Учиться музыке меня сначала отдали в клуб, где сольфеджио не было. Через два года перевели в музыкальную школу, решив, что сольфеджио я наверстаю, или вообще ничего не решив, — я не помню, чтоб со мною советовались. Зато я помню расписание, пожелтевший типографский бланк, заполненный простым карандашом, — ошибочное расписание, из–за которого я пришла сразу в третий и ходила в этот класс целый год. Это было посильнее географии. Это было, как сон, будто я кого–то убила. Когда не снится, как убивала, но такое чувство вины, что точно знаешь: кого–то убила.

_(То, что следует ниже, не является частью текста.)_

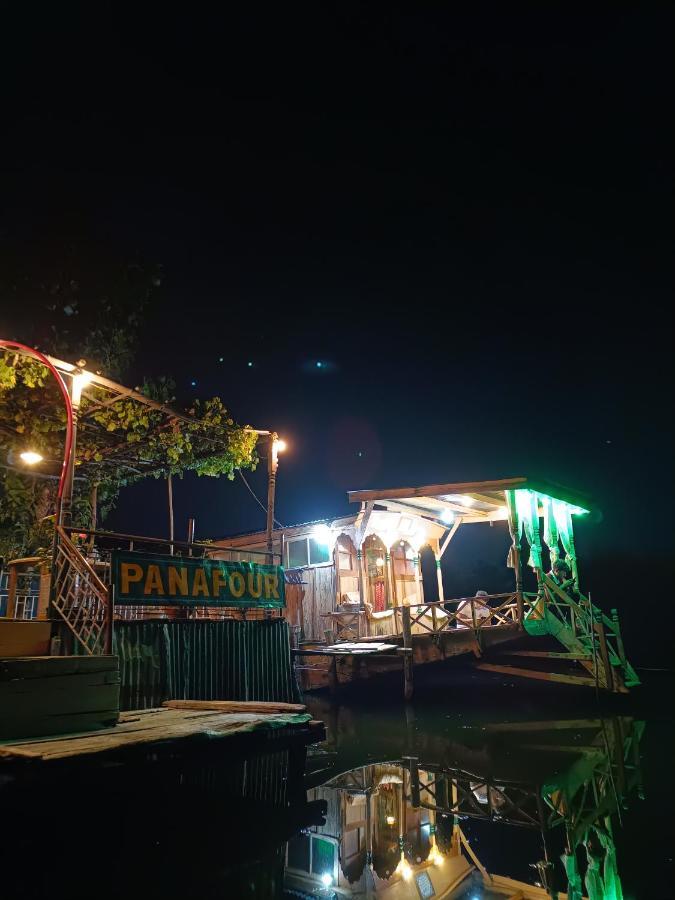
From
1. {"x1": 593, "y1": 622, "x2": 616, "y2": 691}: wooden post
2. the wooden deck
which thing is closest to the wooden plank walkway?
the wooden deck

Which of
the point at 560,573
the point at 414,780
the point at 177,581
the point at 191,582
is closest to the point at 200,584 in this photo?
the point at 191,582

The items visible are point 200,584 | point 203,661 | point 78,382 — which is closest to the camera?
point 78,382

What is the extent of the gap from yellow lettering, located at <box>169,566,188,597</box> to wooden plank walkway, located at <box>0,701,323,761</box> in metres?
1.92

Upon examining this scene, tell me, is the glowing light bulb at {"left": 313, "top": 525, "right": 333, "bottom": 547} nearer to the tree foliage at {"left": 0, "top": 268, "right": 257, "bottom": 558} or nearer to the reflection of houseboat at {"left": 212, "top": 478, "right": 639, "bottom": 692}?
the reflection of houseboat at {"left": 212, "top": 478, "right": 639, "bottom": 692}

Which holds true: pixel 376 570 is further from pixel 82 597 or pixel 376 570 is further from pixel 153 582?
pixel 82 597

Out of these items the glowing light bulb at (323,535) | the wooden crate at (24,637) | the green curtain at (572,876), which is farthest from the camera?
the glowing light bulb at (323,535)

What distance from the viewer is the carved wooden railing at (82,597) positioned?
7.93 meters

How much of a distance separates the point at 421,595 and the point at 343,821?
53.1 feet

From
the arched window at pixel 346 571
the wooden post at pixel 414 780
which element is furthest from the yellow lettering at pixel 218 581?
the arched window at pixel 346 571

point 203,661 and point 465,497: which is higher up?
point 465,497

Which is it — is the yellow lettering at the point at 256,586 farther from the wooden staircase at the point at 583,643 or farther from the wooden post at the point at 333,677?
the wooden staircase at the point at 583,643

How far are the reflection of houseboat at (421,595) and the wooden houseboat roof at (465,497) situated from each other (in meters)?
0.04

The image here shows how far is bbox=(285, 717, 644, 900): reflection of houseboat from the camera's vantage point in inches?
208

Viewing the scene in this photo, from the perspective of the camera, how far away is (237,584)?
11336 mm
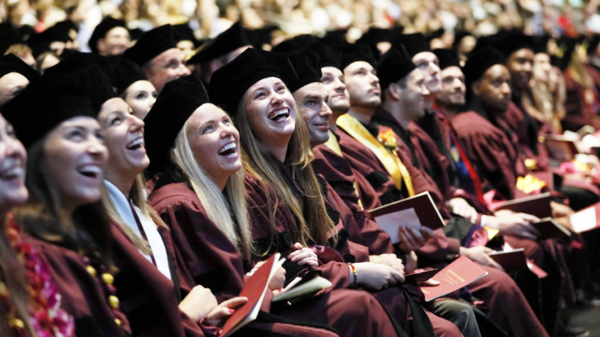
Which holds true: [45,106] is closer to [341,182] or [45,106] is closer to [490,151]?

Я пришла в середине четверти, но с письменным заданием справилась: построила трезвучия, транспонировала песенку. Урок вела Ципора Израилевна, крючконосая дама с красной проседью. Она вызвала меня к инструменту, взяла аккорд, брезгливо цыкнув:
— Барецкая.
(Еще не было причин брезгливо цыкать, но я уже не могу представить, чтоб она обращалась ко мне иначе.) Я растерялась: как петь три звука — я не знала, что их поют по очереди.
— Я не умею. Мне петь нельзя.
— Как не умею?! Ты зачем сюда пришла? Пой, Барецкая! Фа–мажор.
И я «спела». Постаралась несомкнутыми связками издать три звука одновременно: зарычать, захрипеть и засипеть. Был эффект — будто я ее убила. Или она меня. Я ходила, втянув голову в плечи. Что мешало мне, раскованной девочке, сказать родителям, что я попала в дурной сон, где меня считают нехорошей? Я была по уши в двойках. И в четверках — за теорию: она не ставила мне пятерок. Разучивая домашние номера, я робко влезала во вторую октаву, мама, не понимая такого пения, не выдерживала:
— Больно слушать. Разве нельзя освободиться по болезни?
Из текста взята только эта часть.